Когда в старших кассах мальчики и девочки стали обниматься и целоваться, она весело прошагивала мимо них домой к сестренке – ей нравилось возиться с Катькой, нравилось убираться и читать книжки. Никакие любовные мысли или фантазии ни разу за всю жизнь не посещали ее.

Конечно, многое Лизуха видала в кино. Многое, и даже самое откровенное. Вот они, он и она, просыпаются утром, она такая томная, сонная, тягучая, с алым ртом, а он идеальный, мышечный, красиво-квадратный, и у него эрекция, а у нее хорошее настроение, и она играет с ним, с этим квадратным, до потери чувств ими обоими, и несколько раз они превращаются в четвероногое стонущее существо и стонут, ну и что? И что? Она не хотела никого обижать равнодушием к увиденному, она говорила даже нужные слова, но ничто не волновалось в ней, и стыд не багрянил ее щеки – не дано ей было грезить о слияниях и совокуплениях, тело ее оставалось совершенно холодным, немым, вечно спящим под толстым слоем мягкого и нежного, почти что тюленьего жирка. Он хранил ее, Лизуху, этот жирок, он окутывал и берег ее, как снежная шапка, пушистая, как песец, бережет розы от зимней стужи. Но для чего он берег ее, для кого?

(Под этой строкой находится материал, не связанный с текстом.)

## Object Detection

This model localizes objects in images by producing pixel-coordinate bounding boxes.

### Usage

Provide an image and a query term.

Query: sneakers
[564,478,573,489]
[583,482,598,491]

У Ханны потом появился Лаврик, дурашка-актер, непутевый мамочкин баловень, мордочка как с шоколадки и глаза пустые-препустые, Ханна возилась с ним, как с писаной торбой, пока тот не зашиб насмерть старого советского поэта да и сел в тюрьму. Младшая, Катюша, поступила в консерваторию, потом бросила, но умных и хрупких молодых людей при ней по-прежнему оставалось много, и вот Лизке стало не за кем ходить, стала она не нужна ни в этой квартире, ни на этой улице, и тогда она пошла на курсы и выучилась на кадрового инспектора, самого низового, того, кто только заполняет книжку и выдает листок по учету кадров для заполнения. Ее направили на работу в большой, синего стекла и бетонных панелей, корпус научного института, оказалось, того самого, где когда-то работал Ханнин отец, на прямом, как шпала, проспекте, в самом его конце, прямо перед площадью, с вырастающим в небо из собственного железного хвоста Гагариным.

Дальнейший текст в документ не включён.